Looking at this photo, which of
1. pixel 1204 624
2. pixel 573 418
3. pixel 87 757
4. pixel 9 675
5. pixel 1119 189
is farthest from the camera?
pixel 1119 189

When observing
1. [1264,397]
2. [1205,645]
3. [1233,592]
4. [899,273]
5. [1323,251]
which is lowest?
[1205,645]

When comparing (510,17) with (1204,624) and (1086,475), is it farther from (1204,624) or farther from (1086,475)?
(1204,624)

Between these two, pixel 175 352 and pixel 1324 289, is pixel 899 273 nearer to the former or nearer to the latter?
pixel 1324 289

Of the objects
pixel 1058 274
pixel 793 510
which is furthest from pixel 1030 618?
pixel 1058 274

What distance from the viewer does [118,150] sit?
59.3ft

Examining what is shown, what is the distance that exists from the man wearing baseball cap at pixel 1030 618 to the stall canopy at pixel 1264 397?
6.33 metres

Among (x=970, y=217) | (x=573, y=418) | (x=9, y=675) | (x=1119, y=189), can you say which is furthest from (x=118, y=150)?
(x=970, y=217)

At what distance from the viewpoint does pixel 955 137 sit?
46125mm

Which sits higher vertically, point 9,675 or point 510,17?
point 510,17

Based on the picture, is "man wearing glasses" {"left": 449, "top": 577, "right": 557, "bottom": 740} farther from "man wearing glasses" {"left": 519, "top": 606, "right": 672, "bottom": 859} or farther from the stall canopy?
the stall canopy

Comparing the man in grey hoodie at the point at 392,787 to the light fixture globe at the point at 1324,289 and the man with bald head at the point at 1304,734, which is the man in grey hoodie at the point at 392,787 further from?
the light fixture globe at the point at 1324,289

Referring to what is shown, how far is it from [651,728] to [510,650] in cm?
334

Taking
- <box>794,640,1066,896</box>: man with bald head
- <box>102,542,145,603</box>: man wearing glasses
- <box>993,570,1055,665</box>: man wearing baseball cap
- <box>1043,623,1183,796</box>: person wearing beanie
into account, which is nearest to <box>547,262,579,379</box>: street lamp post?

Required work - Repeat the records exactly, including every line.

Output -
Looking at this photo, which of
1. pixel 1204 624
2. pixel 573 418
3. pixel 87 757
4. pixel 9 675
5. pixel 1119 189
is farthest from the camera?
pixel 1119 189

When observing
1. [1264,397]
2. [1205,645]
3. [1233,592]
4. [899,273]
5. [1323,251]
which is lowest?
[1205,645]

When comparing (510,17) with (1204,624) and (1086,475), is it farther from (1204,624) or farther from (1086,475)?
(1204,624)

Between these two, pixel 175 352 and pixel 1324 289, is pixel 899 273 nearer to the former or nearer to the latter?
pixel 1324 289

Of the objects
pixel 1058 274
pixel 793 510
which is furthest from pixel 1030 618?
pixel 1058 274

What distance from the viewer does [118,150] sit?
59.3ft

Examining what is shown, what is the distance that exists from the man wearing baseball cap at pixel 1030 618 to the stall canopy at pixel 1264 397?
6.33 metres

Among (x=970, y=217) | (x=573, y=418) | (x=9, y=675) | (x=1119, y=189), can you say which is furthest from (x=118, y=150)?
(x=970, y=217)

At what distance from the viewpoint does pixel 955 137 sit?
46125mm

Which sits higher vertically, point 9,675 or point 510,17?
point 510,17

Based on the picture, is "man wearing glasses" {"left": 449, "top": 577, "right": 557, "bottom": 740} farther from "man wearing glasses" {"left": 519, "top": 606, "right": 672, "bottom": 859} or farther from the stall canopy?
the stall canopy

Comparing the man in grey hoodie at the point at 392,787 to the light fixture globe at the point at 1324,289 and the man with bald head at the point at 1304,734, which is the man in grey hoodie at the point at 392,787 further from?
the light fixture globe at the point at 1324,289

Referring to what is shown, how far is it from [651,728] to [510,650] in cm?
334

Taking
- <box>794,640,1066,896</box>: man with bald head
- <box>102,542,145,603</box>: man wearing glasses
- <box>993,570,1055,665</box>: man wearing baseball cap
- <box>1043,623,1183,796</box>: person wearing beanie
into account, which is nearest to <box>547,262,579,379</box>: street lamp post?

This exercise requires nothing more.